Мы сели за стол. Когда Сашина мать узнала, из какого я села, то и она к нам подсела. Отец и старший брат Саши, сказала она, погибли на фронте. И еще сказала, что Коля, Сашин брат, учился в одном классе с нашими ребятами и дружил с Икиевым Хамыржой…

— Я его всё Харитоном называла. Ты никого не знаешь с этой фамилией?

— Через два дома от нас живет Гадацци.

— Да-да, это его младший брат. Харитон был совсем другим парнем! А Гадацци сколько раз ходил мимо и что бы заглянуть! Харитон же, бывало…

Женщина вытерла слезы. Что Хамыржа был хороший человек, я знаю от его матери Кыжмыды. Она даже клянется его именем… Ей назначили пенсию за погибшего сына, но она отказалась. Я, говорит, не для того на войну его посылала, чтоб деньги получать. И втайне от старухи деньги получает Гадацци.

— А вы его мать не знаете? — спросил я.

— Лиду? У вас ее как-то по-другому называют… Не выговорю.

— Кыжмыда.

— Вот-вот! Часто у нас бывала. И я у них. Харитон на бидарке за мной приезжал… Впервые отведала вашу дзыкка.

Мне с собой дали мешочек яблок. Я не хотел брать. Да разве меня слушали! И Кыжмыде положили гостинцев.

— Поклон Лиде передай. В гости к нам приходите. Скажешь, от матери Николая поклон. Она сразу вспомнит!

Поздней осенью Бешагур босиком переходил Уршдон, сильно простыл. Две недели пролежал дома. Ему делали уколы, лекарства давали, мать чем могла подкармливала, и Бешагур понемногу стал поправляться.

Отец Бешагура тоже не вернулся с войны. Кто воевал — те давно вернулись. Или погибли. Больше погибло, чем вернулось… А есть и такие, кто пропал без вести.

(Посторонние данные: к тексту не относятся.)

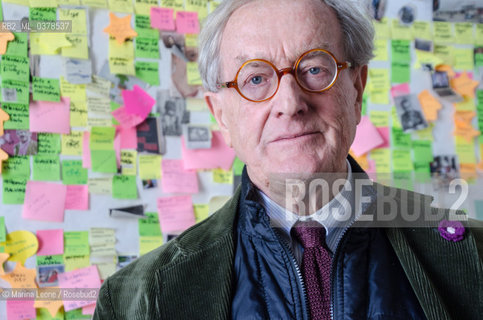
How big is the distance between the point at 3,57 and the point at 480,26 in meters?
2.07

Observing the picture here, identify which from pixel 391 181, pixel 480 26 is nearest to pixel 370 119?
pixel 391 181

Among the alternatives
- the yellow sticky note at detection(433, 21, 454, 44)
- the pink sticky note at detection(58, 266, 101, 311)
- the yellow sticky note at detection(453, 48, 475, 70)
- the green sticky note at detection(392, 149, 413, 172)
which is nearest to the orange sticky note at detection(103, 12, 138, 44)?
the pink sticky note at detection(58, 266, 101, 311)

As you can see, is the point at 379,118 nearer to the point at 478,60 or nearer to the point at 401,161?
the point at 401,161

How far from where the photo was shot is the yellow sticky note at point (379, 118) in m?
2.08

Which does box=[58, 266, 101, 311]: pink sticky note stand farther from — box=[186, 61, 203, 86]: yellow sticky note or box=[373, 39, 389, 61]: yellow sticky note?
box=[373, 39, 389, 61]: yellow sticky note

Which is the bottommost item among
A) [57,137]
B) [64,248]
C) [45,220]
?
[64,248]

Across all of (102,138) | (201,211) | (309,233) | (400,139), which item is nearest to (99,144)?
(102,138)

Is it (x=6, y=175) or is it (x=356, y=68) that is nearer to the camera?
(x=356, y=68)

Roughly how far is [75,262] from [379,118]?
1.41 m

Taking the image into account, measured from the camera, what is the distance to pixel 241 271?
1054 mm

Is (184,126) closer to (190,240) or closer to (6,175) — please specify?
(6,175)

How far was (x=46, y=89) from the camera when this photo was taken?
5.43 ft

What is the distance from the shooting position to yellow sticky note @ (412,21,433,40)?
2133 millimetres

Как отец Бешагура и мой Баппу.

Нет их ни среди живых, ни среди мертвых. Ждут их, семь лет, как война кончилась, а их все ждут. Но из пропавших без вести еще ни один не вернулся.

Весной Бешагур снова простудился: после ливневых дождей снесло мост на Уршдоне, и нам пришлось добираться до берега по ледяной воде… На этот раз Бешагура положили в городскую больницу. Три месяца он пролежал с воспалением легких, но не вылечился до конца… Учебный год пропустил. Не пошел в школу и на следующий год.

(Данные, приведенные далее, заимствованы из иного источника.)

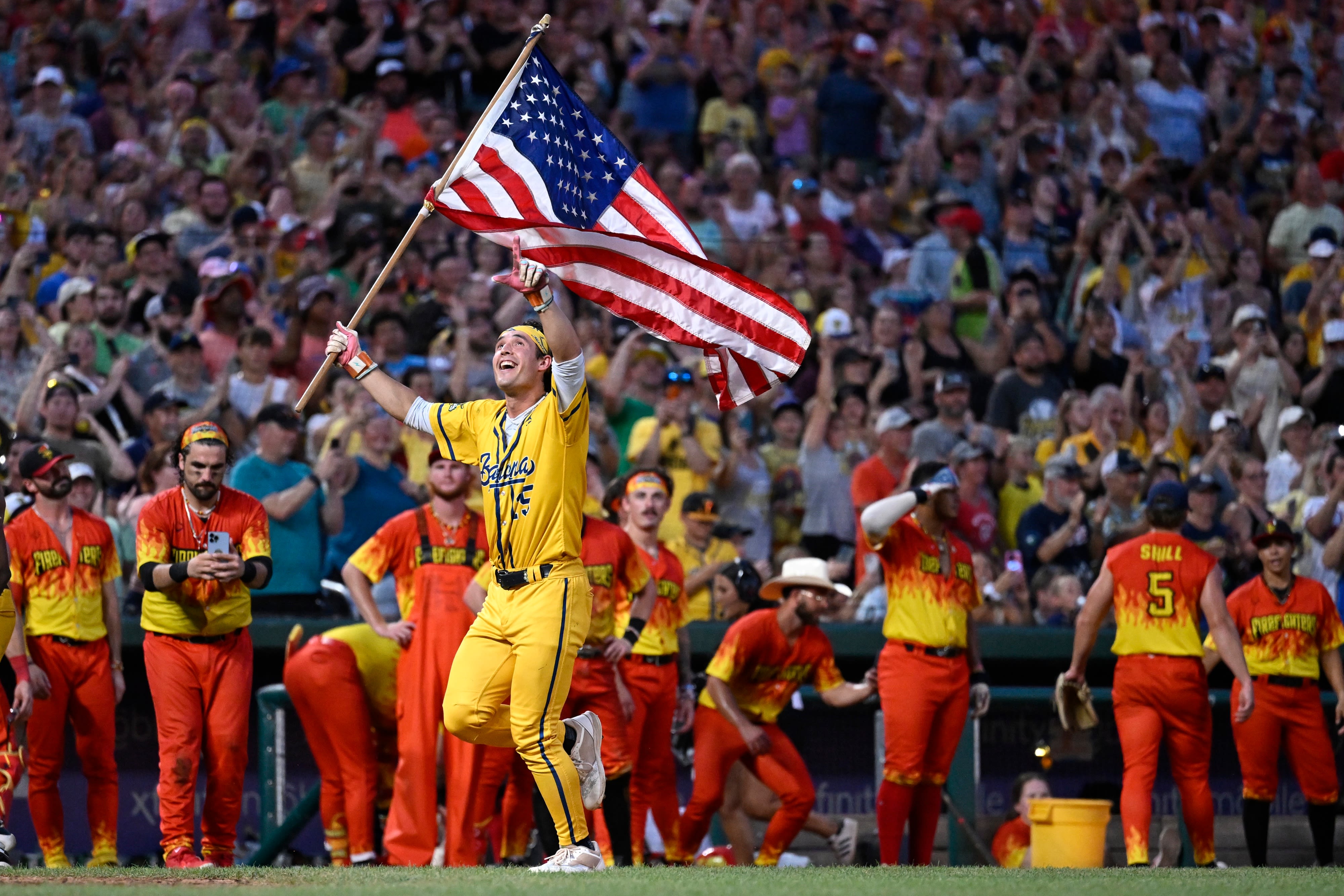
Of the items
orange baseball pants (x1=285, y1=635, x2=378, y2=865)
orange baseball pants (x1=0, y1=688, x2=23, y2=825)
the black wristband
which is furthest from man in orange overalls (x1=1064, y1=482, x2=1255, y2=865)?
orange baseball pants (x1=0, y1=688, x2=23, y2=825)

В больнице он пристрастился к балалайке, и его мать рада, что он хоть чем-то развлекает себя. Мы заходим к нему после уроков — больному человеку тоскливо одному.

А Бешагур очень переменился, совсем стал на себя не похож. Куда-то подевалась его прежняя живость. Похудел так, что смотреть на него страшно, все кашляет. И одно плечо будто бы ниже другого. Раньше по улице он не ходил, а бегал. Теперь же если выйдет за ворота ненадолго… Смеяться разучился. Редко-редко когда улыбнется. И то как-то виновато и жалко.

А на балалайке он играет неплохо. Глядя на него, некоторые из ребят тоже обзавелись этим инструментом, и у них не хуже получалось. По вечерам балалаечники соберутся возле дома Бешагура, и пойдет веселье! Словно танцы на пятачке или какой концерт!

Дзыцца меня здесь не раз находила. Постоит, послушает… А однажды сказала:

«Ты бы не садился близко к нему. Вдруг он тебя заразит?»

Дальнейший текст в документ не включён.